Alpaca fans left damp but happy!
It was one of the wettest mornings the East of England has experienced all year and we were greeted by Sophie, who runs Hedingham Alpacas, looking as wet as it was possible to get but with a great big smile which cheered us all up.
We were here on a gift experience meeting a herd of alpacas in Norfolk and it was all go for Sophie, who had already just come to the end of the midday session of satisfied alpaca tourists. A good number of visitors in downpour conditions mingled as some headed back to their cars and we ventured out to Sophie’s well-equipped shelter. Five cars were parked out in the open field on the scenic site near Wretham, Norfolk. A sure sign that something was proving a big draw, and despite the atrocious weather conditions.
We, on the other hand, were lucky to be at just the start of our alpaca walk experience and we crossed a field where the ‘girls’ (female alpacas) grazed and eyed us, while a youngster bounced as do healthy youngsters of all species.
Across another fence the ‘boys’ looked out from an open backed trailer.
While alpacas and everything alpaca related continues its rampage through the consciousness of British animal lovers, it was fantastic to meet a ‘herd owner’ (Sophie) who so obviously ran the show as a labour of love (even though it is clearly a rapidly growing business).
Sophie told us she fell for the alpaca bug four years ago at the Suffolk show. After which she brooded that ‘a life without alpacas was not an option’ and soon had acquired a starter herd of seven animals.
Originally based at Castle Hedingham, Essex (hence the herd name), Sophie built up a number of high quality breeding stud males and potential studs and females for sale. Numbers were boosted up to the current complement of 16.
Starting off our experience near Thetford Forest we soon got out of the rain in a comfortable area of covered seating with a nice touch: alpaca rugs to sit on. Sophie gave a thorough and informative talk, where subjects such as alpaca and lama ears and the differences thereof were discussed (alpacas have neat shaped ears; lamas are more like little bananas I profile).

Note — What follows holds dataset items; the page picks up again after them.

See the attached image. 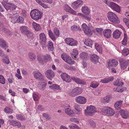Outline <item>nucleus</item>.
Returning a JSON list of instances; mask_svg holds the SVG:
<instances>
[{
	"mask_svg": "<svg viewBox=\"0 0 129 129\" xmlns=\"http://www.w3.org/2000/svg\"><path fill=\"white\" fill-rule=\"evenodd\" d=\"M42 13L38 9H34L31 11L30 15L32 18L35 20H38L41 18Z\"/></svg>",
	"mask_w": 129,
	"mask_h": 129,
	"instance_id": "f257e3e1",
	"label": "nucleus"
},
{
	"mask_svg": "<svg viewBox=\"0 0 129 129\" xmlns=\"http://www.w3.org/2000/svg\"><path fill=\"white\" fill-rule=\"evenodd\" d=\"M107 16L109 20L114 23H119V19L116 15L112 12H109L107 13Z\"/></svg>",
	"mask_w": 129,
	"mask_h": 129,
	"instance_id": "f03ea898",
	"label": "nucleus"
},
{
	"mask_svg": "<svg viewBox=\"0 0 129 129\" xmlns=\"http://www.w3.org/2000/svg\"><path fill=\"white\" fill-rule=\"evenodd\" d=\"M84 33L88 36H91L93 31V28L91 25H88V26L85 23H83L82 25Z\"/></svg>",
	"mask_w": 129,
	"mask_h": 129,
	"instance_id": "7ed1b4c3",
	"label": "nucleus"
},
{
	"mask_svg": "<svg viewBox=\"0 0 129 129\" xmlns=\"http://www.w3.org/2000/svg\"><path fill=\"white\" fill-rule=\"evenodd\" d=\"M27 27L25 26H21L20 28V30L23 35H26L29 38H32L33 34L27 29Z\"/></svg>",
	"mask_w": 129,
	"mask_h": 129,
	"instance_id": "20e7f679",
	"label": "nucleus"
},
{
	"mask_svg": "<svg viewBox=\"0 0 129 129\" xmlns=\"http://www.w3.org/2000/svg\"><path fill=\"white\" fill-rule=\"evenodd\" d=\"M102 114L108 116L113 115L115 113L114 110L110 107H105L102 109Z\"/></svg>",
	"mask_w": 129,
	"mask_h": 129,
	"instance_id": "39448f33",
	"label": "nucleus"
},
{
	"mask_svg": "<svg viewBox=\"0 0 129 129\" xmlns=\"http://www.w3.org/2000/svg\"><path fill=\"white\" fill-rule=\"evenodd\" d=\"M96 109L93 106H87L85 110V114L87 115L92 116L96 112Z\"/></svg>",
	"mask_w": 129,
	"mask_h": 129,
	"instance_id": "423d86ee",
	"label": "nucleus"
},
{
	"mask_svg": "<svg viewBox=\"0 0 129 129\" xmlns=\"http://www.w3.org/2000/svg\"><path fill=\"white\" fill-rule=\"evenodd\" d=\"M54 33L55 35H54L51 30L49 31V35L50 38L54 41L56 39V37L58 36L59 35V30L58 28L55 27L54 29Z\"/></svg>",
	"mask_w": 129,
	"mask_h": 129,
	"instance_id": "0eeeda50",
	"label": "nucleus"
},
{
	"mask_svg": "<svg viewBox=\"0 0 129 129\" xmlns=\"http://www.w3.org/2000/svg\"><path fill=\"white\" fill-rule=\"evenodd\" d=\"M105 1L106 4L108 5L112 9L118 13L120 12V7L118 5L112 2H109V1L106 0Z\"/></svg>",
	"mask_w": 129,
	"mask_h": 129,
	"instance_id": "6e6552de",
	"label": "nucleus"
},
{
	"mask_svg": "<svg viewBox=\"0 0 129 129\" xmlns=\"http://www.w3.org/2000/svg\"><path fill=\"white\" fill-rule=\"evenodd\" d=\"M82 92V89L78 87L70 90L69 94L70 96H75L81 94Z\"/></svg>",
	"mask_w": 129,
	"mask_h": 129,
	"instance_id": "1a4fd4ad",
	"label": "nucleus"
},
{
	"mask_svg": "<svg viewBox=\"0 0 129 129\" xmlns=\"http://www.w3.org/2000/svg\"><path fill=\"white\" fill-rule=\"evenodd\" d=\"M2 4L5 8L7 11L8 10L12 11L15 10L17 7L15 4L12 3H8L2 2Z\"/></svg>",
	"mask_w": 129,
	"mask_h": 129,
	"instance_id": "9d476101",
	"label": "nucleus"
},
{
	"mask_svg": "<svg viewBox=\"0 0 129 129\" xmlns=\"http://www.w3.org/2000/svg\"><path fill=\"white\" fill-rule=\"evenodd\" d=\"M61 57L63 60L68 64H72L75 62V61L72 60L71 57L66 54H62L61 55Z\"/></svg>",
	"mask_w": 129,
	"mask_h": 129,
	"instance_id": "9b49d317",
	"label": "nucleus"
},
{
	"mask_svg": "<svg viewBox=\"0 0 129 129\" xmlns=\"http://www.w3.org/2000/svg\"><path fill=\"white\" fill-rule=\"evenodd\" d=\"M8 16L11 19L10 20L11 22L14 24L17 23V17H18V15L17 13L14 14L11 12L8 14Z\"/></svg>",
	"mask_w": 129,
	"mask_h": 129,
	"instance_id": "f8f14e48",
	"label": "nucleus"
},
{
	"mask_svg": "<svg viewBox=\"0 0 129 129\" xmlns=\"http://www.w3.org/2000/svg\"><path fill=\"white\" fill-rule=\"evenodd\" d=\"M40 42L42 45V47H45L46 44V38L45 34L43 33H41L40 35Z\"/></svg>",
	"mask_w": 129,
	"mask_h": 129,
	"instance_id": "ddd939ff",
	"label": "nucleus"
},
{
	"mask_svg": "<svg viewBox=\"0 0 129 129\" xmlns=\"http://www.w3.org/2000/svg\"><path fill=\"white\" fill-rule=\"evenodd\" d=\"M65 41L67 44L72 46H76L78 44L77 41L72 38H66L65 39Z\"/></svg>",
	"mask_w": 129,
	"mask_h": 129,
	"instance_id": "4468645a",
	"label": "nucleus"
},
{
	"mask_svg": "<svg viewBox=\"0 0 129 129\" xmlns=\"http://www.w3.org/2000/svg\"><path fill=\"white\" fill-rule=\"evenodd\" d=\"M120 63L121 69L123 70L125 69L128 66L129 60H126L123 58L120 59Z\"/></svg>",
	"mask_w": 129,
	"mask_h": 129,
	"instance_id": "2eb2a0df",
	"label": "nucleus"
},
{
	"mask_svg": "<svg viewBox=\"0 0 129 129\" xmlns=\"http://www.w3.org/2000/svg\"><path fill=\"white\" fill-rule=\"evenodd\" d=\"M33 74L34 77L36 79L39 80L43 81V75L38 71H35L33 72Z\"/></svg>",
	"mask_w": 129,
	"mask_h": 129,
	"instance_id": "dca6fc26",
	"label": "nucleus"
},
{
	"mask_svg": "<svg viewBox=\"0 0 129 129\" xmlns=\"http://www.w3.org/2000/svg\"><path fill=\"white\" fill-rule=\"evenodd\" d=\"M45 74L46 76L50 80H51L55 75L54 72L51 70H47L45 72Z\"/></svg>",
	"mask_w": 129,
	"mask_h": 129,
	"instance_id": "f3484780",
	"label": "nucleus"
},
{
	"mask_svg": "<svg viewBox=\"0 0 129 129\" xmlns=\"http://www.w3.org/2000/svg\"><path fill=\"white\" fill-rule=\"evenodd\" d=\"M75 100L77 103L80 104H85L87 101L86 99L85 98L81 96L76 97Z\"/></svg>",
	"mask_w": 129,
	"mask_h": 129,
	"instance_id": "a211bd4d",
	"label": "nucleus"
},
{
	"mask_svg": "<svg viewBox=\"0 0 129 129\" xmlns=\"http://www.w3.org/2000/svg\"><path fill=\"white\" fill-rule=\"evenodd\" d=\"M83 3L81 0H77L72 4V7L74 9H76L82 5Z\"/></svg>",
	"mask_w": 129,
	"mask_h": 129,
	"instance_id": "6ab92c4d",
	"label": "nucleus"
},
{
	"mask_svg": "<svg viewBox=\"0 0 129 129\" xmlns=\"http://www.w3.org/2000/svg\"><path fill=\"white\" fill-rule=\"evenodd\" d=\"M99 57L95 54H91L90 55V60L94 64H96L99 62Z\"/></svg>",
	"mask_w": 129,
	"mask_h": 129,
	"instance_id": "aec40b11",
	"label": "nucleus"
},
{
	"mask_svg": "<svg viewBox=\"0 0 129 129\" xmlns=\"http://www.w3.org/2000/svg\"><path fill=\"white\" fill-rule=\"evenodd\" d=\"M119 112L122 118H127L129 117V113L127 110H121Z\"/></svg>",
	"mask_w": 129,
	"mask_h": 129,
	"instance_id": "412c9836",
	"label": "nucleus"
},
{
	"mask_svg": "<svg viewBox=\"0 0 129 129\" xmlns=\"http://www.w3.org/2000/svg\"><path fill=\"white\" fill-rule=\"evenodd\" d=\"M60 76L62 79L66 82H69L71 81V80L70 76L66 73H63L61 74Z\"/></svg>",
	"mask_w": 129,
	"mask_h": 129,
	"instance_id": "4be33fe9",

With the help of Sophie’s friend, Kiri, and boyfriend Sam a largish group of ten of us then went on a quite extensive walk through the outlying Forestry Commission managed woodland.
Tracks were sandy (this is Breckland) and the going was good as the rain finally cleared up and the sun delighted us all for the first time that day.
There followed ‘alpaca selfies’ and a feeding session and all the while the heartwarming reality that Sophie and her small team really do love talking alpacas and nothing was too much trouble, including advice for those interested in starting their own herd.
I’ll leave it to our 12-year-old daughter Pippa to offer her personal view of this fantastic, engaging experience:
“This is an alpaca farm unlike any others. When you are walking them you get to go on an actual trail through the forest instead of walking around a field.” “I walked a really cute alpaca called Puno, named after a village in Peru. He led the group and throughout the walk he made really cute little noises.” “Halfway through the walk we stopped for selfie time with the alpacas then let them eat grass and have a little break.” “At the end we got to hand feed the alpacas (it’s only an extra 50p) who were hungry and tired after their walk.” “Overall I thought it was a great experience and is the perfect family day out.”